Language has operated as a vehicle for debates concerned with cultural identity and political legitimacy in Ireland for much of its modern history. While the incorporation of Ireland into the United Kingdom by the Act of Union of 1800 marks a milestone in the cultural no less than the constitutional history of Ireland, the direction and dynamic of the 'language shift', from Irish to English as the general vernacular, were already well established and, as it seemed, irreversible, by the end of the eighteenth century.
Language and, even more crucially, religion, were the key elements of cultural discrimination in the great convulsion of the sixteenth and seventeenth centuries, the outcome of which was the establishment of a Protestant, overwhelmingly planter, new ruling class in Ireland, together with the triumph of the English language, law and politico-administrative institutions throughout Ireland, and the defeat of the whole institutional edifice of the Gaelic political and social order which had sustained and been mediated through the Irish language.

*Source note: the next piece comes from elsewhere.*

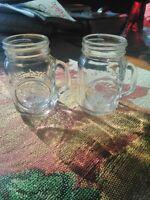 Small Mason Jars Pack Of 2 Cute Vintage Jar Glasses Glass Halloween Farm Decor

In the centuries that followed, language, together with religion, remained at the centre of the debate on Irish culture, community and identity. But the language shift to English, the language of power and of all the avenues to advancement, soon gathered momentum among those who aspired to improve their condition or to progress and participate fully in the life of the country under the new order. By the late eighteenth century, Irish was already considered the language of the past and of the poor; not only by the planter society, but by the emerging Catholic middle class in town and countryside, who, while continuing to use Irish in transactions or social intercourse with the lower orders, had themselves made the transition to English as the language of their domestic as well as their public lives. For the literate, Irish was still largely a scribal language of manuscripts, with only a limited presence in the world of print.